Facebook reportedly building smart speaker with touch screen
Facebook may launch its own smart-home gadget to get you messaging more friends and looking at more photos. DigiTimes reports from Taiwan that Facebook is building a 15-inch touch-screen smart speaker.
Citing sources from the “upstream supply chain,” Chinese iPhone manufacturer Pegatron is building the device for a Q1 2018 launch, with a small pilot run having already been produced. It’s said to have been designed by Facebook’s secretive new hardware lab Building 8, using an LG in-cell touch screen with a magnesium-aluminum-alloy chassis.
While no further details are known about the speaker’s functionality, it could potentially extend Facebook’s feed of photos and videos, plus its dominant messaging platform, into the bedroom, living room or kitchen. When reached for comment, a Facebook spokesperson sent me the company’s standard response: “Unfortunately we don’t have anything to share at this time.”
The Facebook speaker might work as a digital photo frame when inactive, piping in new photos or videos to brighten up the home. Through voice commands, users could potentially Like or leave comments on this content.
It would also be sensible for Facebook to allow messaging from the speaker, via voice-dictated text messages, VoIP audio calls or video calling. As of February, 400 million of Facebook Messenger’s 1.2 billion users communicate via Facebook audio and video calling every month. A touch-screen smart speaker could become a high-tech home phone alternative that’s easy for younger kids and grandparents to use.
Amazon is already trying to barge into the home communications market with its new Amazon Echo Show version of its smart speaker, which lets people video call each other over its screen. Google has its own Google Home speaker and Apple is preparing to launch the HomePod. But none of them have a ubiquitous cross-device instant messaging platform with a comprehensive social graph the way Facebook does.

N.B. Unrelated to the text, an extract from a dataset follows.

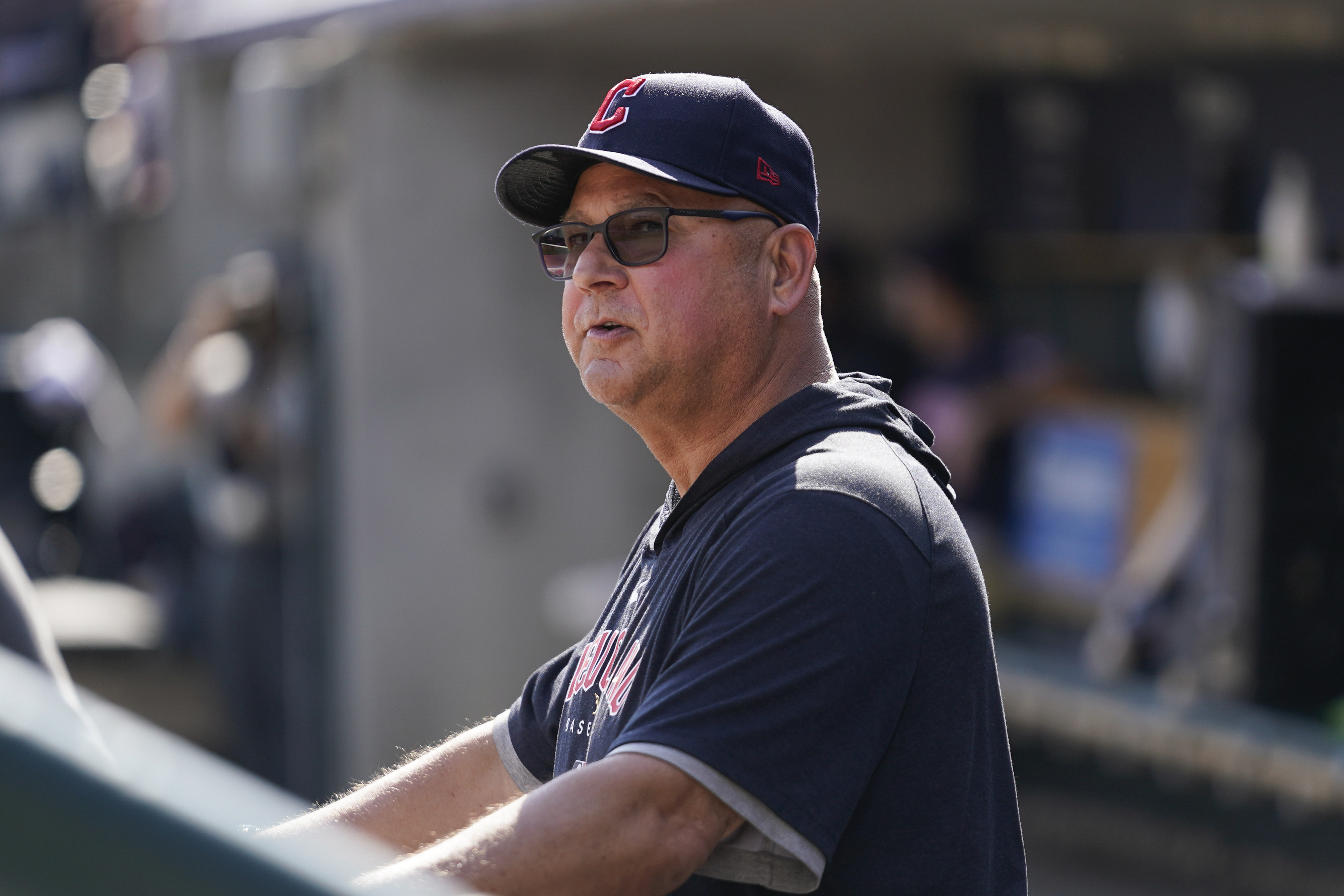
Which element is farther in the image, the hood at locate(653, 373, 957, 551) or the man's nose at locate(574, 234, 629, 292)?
the man's nose at locate(574, 234, 629, 292)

Amazon’s Echo Show can call any Echo, Echo Show, or Alexa-enabled Amazon app, but the company has never been a player in the communication space. Apple FaceTime doesn’t work on Android. Google Home doesn’t have a screen, and its messaging apps are a fragmented mess. But Facebook could connect video callers between any phone and a home speaker, plus it already knows who all your friends are.
Facebook could potentially earn money directly from selling a smart speaker. There could be a way to pipe ads into the screen, though it might feel obtrusive to have a changing billboard in your home. The social network already has TV apps that run on Android, Apple and Roku’s TV hardware. Late last year Facebook admitted it planned to sell ads that would appear on its TV apps. A touch-screen smart speaker could be another place those ads run.
But if such a device got people browsing and messaging on Facebook more, it could lock them deeper into its ecosystem, where they’ll inevitably see Facebook’s ads on its smartphone.
Facebook’s Building 8 had been quiet since launching in 2016 under the helm of former Google ATAP leader Regina Dugan. At this year’s Facebook F8 conference, Building 8 revealed it was working on a technology to let people type just by thinking, and another to help the visually impaired “hear” through their skin. Most recently, Business Insider reported that Facebook secured a patent for a modular hardware device that could be a phone, though that technology could let people snap extra components onto a smart speaker.
The one major missing piece for Facebook to succeed with a smart speaker is voice recognition technology. In September 2016, Facebook’s head of Messenger David Marcus told me onstage at TechCrunch Disrupt that Facebook wasn’t focused on voice technology, but it may have been secretly hard at work on voice tech or grown its interest since then. Facebook acquired voice command developer platform Wit.ai in 2015.
Marcus is already saying “Messenger is your virtual living room.” Perhaps that was less of a lofty metaphor and more of a literal roadmap. If Facebook can build a gadget that releases its beloved News Feed and Messenger from the confines of your phone, and makes them accessible with a glance or word at any time, it may have found how to make us spend even more time on its social network.